Pull out each line of the records that contains the string "glove". Case counts, so match capital and lowercase letters.

>> begin Information provided

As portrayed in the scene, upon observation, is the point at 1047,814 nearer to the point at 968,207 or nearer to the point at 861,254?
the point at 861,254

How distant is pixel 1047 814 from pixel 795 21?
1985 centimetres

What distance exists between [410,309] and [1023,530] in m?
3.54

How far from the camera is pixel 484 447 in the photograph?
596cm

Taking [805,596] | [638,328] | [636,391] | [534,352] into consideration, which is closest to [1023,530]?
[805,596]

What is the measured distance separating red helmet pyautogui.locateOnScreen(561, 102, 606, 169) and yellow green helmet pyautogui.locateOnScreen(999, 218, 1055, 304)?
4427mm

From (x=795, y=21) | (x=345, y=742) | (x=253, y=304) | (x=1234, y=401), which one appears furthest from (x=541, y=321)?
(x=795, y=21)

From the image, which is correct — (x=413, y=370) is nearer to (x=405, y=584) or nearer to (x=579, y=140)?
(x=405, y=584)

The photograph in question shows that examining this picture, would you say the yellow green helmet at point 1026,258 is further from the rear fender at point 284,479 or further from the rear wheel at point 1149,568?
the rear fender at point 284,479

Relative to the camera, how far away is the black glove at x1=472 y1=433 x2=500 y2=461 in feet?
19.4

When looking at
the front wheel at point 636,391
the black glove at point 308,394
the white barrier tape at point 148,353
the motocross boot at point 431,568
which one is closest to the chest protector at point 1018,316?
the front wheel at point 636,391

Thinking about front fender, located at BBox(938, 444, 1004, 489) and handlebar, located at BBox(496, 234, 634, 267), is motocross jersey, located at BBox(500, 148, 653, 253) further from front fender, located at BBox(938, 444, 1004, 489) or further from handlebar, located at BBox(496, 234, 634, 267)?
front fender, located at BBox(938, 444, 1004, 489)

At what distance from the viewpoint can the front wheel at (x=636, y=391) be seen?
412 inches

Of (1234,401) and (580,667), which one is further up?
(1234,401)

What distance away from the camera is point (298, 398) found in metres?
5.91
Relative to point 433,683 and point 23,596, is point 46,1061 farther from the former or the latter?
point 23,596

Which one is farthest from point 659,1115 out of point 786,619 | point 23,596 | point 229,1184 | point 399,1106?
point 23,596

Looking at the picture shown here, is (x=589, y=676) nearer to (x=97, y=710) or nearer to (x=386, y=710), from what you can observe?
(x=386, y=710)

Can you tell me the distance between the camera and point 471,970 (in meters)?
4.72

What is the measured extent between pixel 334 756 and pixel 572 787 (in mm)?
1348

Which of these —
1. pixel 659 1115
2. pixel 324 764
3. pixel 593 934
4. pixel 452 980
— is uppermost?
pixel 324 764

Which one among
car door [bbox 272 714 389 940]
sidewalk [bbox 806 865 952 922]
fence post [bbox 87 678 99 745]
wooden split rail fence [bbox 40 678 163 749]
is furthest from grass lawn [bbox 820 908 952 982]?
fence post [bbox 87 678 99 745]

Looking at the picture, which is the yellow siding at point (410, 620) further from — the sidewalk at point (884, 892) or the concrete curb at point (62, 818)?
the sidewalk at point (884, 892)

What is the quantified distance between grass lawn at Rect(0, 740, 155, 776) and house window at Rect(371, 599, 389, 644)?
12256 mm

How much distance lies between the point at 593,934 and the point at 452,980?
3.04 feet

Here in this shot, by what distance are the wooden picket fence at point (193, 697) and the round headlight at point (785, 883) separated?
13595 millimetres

>> end Information provided

Problem solution:
Relative to the camera, how far away is the black glove at x1=472 y1=433 x2=500 y2=461 in feet?
the black glove at point 308,394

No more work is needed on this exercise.